Instruction — Reproduce the records exactly, starting at their very beginning and going on through the line with "17.8 metres". Leave the pictures out of your answer.
§ §
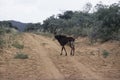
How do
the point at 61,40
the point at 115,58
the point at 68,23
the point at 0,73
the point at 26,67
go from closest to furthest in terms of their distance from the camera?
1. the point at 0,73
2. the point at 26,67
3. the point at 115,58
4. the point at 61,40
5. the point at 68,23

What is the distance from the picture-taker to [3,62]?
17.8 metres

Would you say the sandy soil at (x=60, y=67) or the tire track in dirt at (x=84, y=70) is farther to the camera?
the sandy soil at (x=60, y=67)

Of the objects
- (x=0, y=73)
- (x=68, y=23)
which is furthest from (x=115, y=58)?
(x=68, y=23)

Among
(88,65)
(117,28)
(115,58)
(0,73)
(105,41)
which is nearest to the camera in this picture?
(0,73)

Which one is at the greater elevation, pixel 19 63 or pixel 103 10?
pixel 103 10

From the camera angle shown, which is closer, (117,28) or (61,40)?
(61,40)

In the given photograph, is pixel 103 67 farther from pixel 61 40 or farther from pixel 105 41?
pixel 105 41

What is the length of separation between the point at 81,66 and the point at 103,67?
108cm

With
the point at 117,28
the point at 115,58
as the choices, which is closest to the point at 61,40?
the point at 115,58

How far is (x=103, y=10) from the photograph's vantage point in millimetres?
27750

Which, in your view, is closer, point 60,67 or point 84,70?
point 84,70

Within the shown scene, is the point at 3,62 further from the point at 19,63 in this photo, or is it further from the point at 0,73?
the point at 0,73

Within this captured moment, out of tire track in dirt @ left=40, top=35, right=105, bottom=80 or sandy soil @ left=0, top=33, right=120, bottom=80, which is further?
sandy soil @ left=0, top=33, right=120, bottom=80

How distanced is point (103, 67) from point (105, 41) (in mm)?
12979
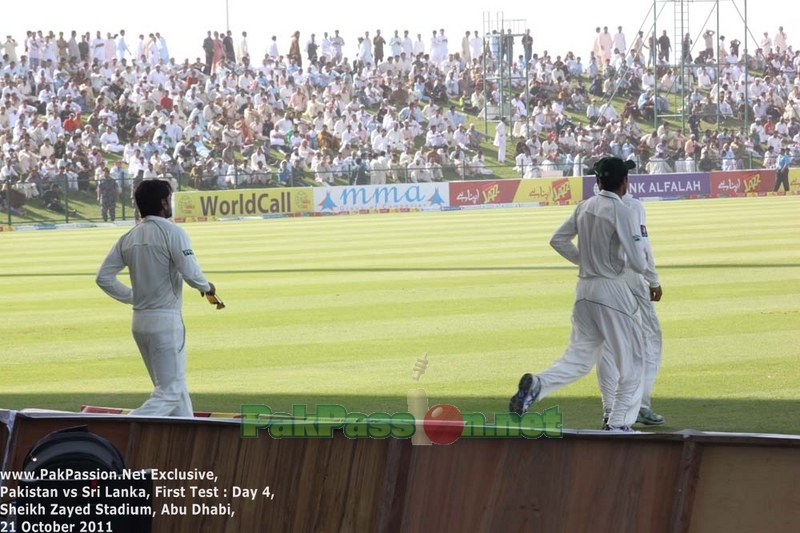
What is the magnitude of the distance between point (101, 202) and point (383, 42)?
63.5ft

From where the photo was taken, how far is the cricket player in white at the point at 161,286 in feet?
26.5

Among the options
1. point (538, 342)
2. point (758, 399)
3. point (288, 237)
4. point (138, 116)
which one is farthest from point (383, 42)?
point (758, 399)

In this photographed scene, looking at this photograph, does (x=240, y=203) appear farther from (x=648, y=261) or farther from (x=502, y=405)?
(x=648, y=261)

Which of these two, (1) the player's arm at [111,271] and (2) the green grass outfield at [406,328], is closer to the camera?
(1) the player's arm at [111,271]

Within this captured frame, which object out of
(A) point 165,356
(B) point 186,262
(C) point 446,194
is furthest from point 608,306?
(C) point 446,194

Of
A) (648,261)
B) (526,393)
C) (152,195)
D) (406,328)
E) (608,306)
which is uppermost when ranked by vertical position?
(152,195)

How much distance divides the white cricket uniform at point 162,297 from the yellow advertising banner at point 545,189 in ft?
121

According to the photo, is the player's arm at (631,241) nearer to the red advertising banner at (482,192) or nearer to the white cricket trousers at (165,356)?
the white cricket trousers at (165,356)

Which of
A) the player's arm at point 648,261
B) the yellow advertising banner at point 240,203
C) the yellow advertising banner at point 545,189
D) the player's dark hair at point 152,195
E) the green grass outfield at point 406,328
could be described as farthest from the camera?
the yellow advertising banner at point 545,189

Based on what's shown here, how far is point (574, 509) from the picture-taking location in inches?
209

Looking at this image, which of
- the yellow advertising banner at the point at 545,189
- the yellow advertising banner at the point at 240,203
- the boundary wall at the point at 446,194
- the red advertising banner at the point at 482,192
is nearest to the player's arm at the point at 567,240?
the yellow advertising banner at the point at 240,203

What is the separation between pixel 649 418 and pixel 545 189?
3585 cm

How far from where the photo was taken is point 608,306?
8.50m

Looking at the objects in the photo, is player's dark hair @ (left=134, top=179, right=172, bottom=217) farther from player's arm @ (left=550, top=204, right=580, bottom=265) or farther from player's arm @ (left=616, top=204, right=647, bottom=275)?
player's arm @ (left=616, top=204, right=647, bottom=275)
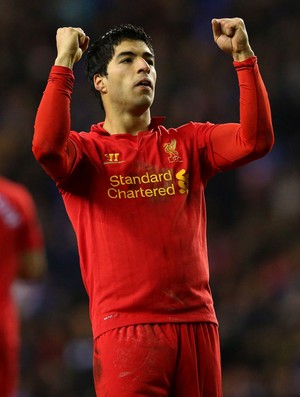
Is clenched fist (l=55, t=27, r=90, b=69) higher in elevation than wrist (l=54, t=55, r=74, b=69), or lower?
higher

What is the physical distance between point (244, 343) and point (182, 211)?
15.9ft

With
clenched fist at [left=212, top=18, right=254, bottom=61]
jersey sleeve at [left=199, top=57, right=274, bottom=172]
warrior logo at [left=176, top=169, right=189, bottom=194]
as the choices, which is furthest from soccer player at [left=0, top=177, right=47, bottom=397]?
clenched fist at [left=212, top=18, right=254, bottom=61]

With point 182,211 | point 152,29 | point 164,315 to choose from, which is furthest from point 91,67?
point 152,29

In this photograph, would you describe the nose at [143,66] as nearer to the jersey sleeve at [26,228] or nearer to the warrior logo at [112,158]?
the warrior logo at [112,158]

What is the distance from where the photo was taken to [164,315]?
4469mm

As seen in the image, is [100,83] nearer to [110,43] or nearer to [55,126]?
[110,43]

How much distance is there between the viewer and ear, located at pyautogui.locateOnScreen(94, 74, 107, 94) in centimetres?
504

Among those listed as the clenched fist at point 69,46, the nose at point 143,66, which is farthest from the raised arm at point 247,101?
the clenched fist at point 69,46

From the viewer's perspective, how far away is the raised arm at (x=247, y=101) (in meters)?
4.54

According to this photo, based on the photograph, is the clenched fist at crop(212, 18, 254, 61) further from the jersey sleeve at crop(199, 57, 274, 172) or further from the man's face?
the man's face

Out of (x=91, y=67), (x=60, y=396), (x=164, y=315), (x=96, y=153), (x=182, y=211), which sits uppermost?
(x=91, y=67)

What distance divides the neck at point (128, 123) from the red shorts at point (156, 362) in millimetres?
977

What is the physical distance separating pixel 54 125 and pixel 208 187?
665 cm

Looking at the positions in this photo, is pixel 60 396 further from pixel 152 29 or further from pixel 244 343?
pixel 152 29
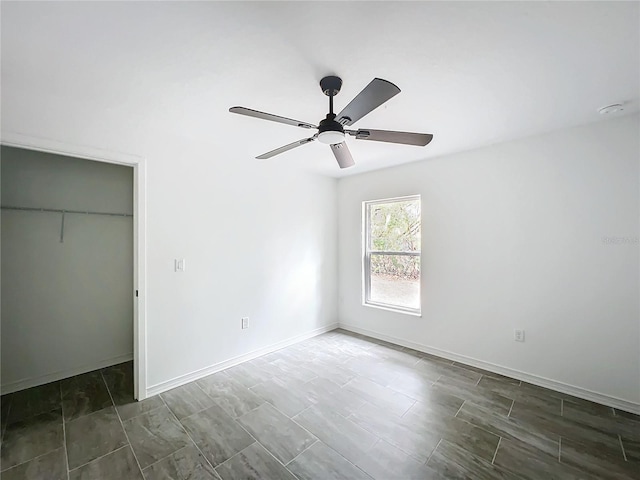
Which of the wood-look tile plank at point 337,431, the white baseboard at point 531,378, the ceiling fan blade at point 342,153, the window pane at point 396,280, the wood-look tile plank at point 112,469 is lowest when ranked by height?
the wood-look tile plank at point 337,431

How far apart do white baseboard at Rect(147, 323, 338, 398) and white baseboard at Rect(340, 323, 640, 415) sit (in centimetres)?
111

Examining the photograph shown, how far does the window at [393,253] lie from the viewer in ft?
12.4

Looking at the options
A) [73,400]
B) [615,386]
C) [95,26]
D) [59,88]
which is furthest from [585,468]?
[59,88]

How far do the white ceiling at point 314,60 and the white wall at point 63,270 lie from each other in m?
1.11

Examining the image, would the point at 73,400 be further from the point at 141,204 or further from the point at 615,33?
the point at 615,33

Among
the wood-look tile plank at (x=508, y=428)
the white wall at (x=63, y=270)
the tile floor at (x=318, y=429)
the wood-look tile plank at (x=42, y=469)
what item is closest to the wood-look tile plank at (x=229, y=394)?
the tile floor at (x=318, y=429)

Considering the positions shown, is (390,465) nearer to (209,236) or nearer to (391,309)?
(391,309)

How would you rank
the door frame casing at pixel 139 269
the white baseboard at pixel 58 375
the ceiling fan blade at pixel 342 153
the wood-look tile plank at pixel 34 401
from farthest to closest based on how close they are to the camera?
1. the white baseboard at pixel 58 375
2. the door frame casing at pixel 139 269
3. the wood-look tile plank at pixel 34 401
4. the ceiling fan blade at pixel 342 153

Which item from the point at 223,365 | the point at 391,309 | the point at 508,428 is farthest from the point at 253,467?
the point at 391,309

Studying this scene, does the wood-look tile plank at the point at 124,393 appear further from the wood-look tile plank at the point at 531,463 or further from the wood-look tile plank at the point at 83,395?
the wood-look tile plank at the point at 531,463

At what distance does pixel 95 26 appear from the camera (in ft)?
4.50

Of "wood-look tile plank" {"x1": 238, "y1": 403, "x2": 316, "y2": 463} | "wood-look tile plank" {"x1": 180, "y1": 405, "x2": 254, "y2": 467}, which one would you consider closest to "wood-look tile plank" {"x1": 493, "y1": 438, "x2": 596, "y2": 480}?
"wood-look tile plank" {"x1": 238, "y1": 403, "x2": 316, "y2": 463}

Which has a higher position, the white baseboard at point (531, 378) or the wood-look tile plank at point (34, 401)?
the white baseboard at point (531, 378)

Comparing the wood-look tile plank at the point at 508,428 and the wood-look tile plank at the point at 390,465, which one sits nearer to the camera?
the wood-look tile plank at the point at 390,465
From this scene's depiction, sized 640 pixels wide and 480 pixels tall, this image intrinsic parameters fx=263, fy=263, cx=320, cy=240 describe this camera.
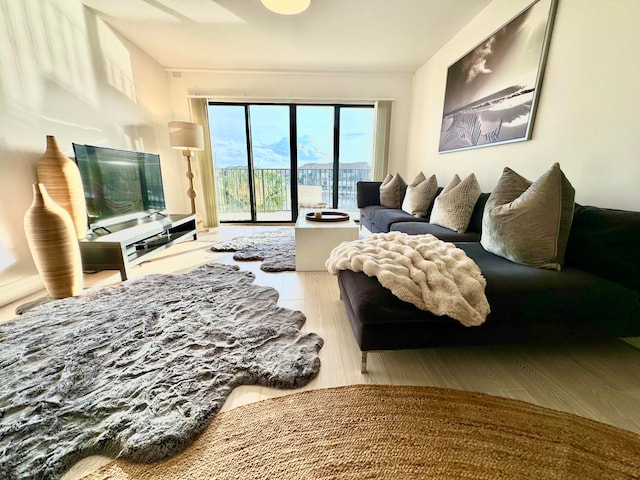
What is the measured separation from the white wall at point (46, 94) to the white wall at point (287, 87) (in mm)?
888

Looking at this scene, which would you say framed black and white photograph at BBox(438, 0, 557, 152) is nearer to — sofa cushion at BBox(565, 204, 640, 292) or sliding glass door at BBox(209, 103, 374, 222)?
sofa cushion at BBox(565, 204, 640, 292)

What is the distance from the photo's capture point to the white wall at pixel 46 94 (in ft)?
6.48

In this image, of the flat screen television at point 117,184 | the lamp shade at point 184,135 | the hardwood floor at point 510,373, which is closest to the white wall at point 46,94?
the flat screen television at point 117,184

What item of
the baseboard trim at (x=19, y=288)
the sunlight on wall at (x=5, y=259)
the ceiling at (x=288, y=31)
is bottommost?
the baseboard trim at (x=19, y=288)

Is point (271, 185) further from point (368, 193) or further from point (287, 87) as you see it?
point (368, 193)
§ §
Answer to this task —
How do
the point at 61,40
the point at 115,58
the point at 68,23
the point at 0,73
the point at 26,67
go from closest to furthest in terms of their distance from the camera?
1. the point at 0,73
2. the point at 26,67
3. the point at 115,58
4. the point at 61,40
5. the point at 68,23

What is the distance from the picture-taker to [3,62]?
17.8 metres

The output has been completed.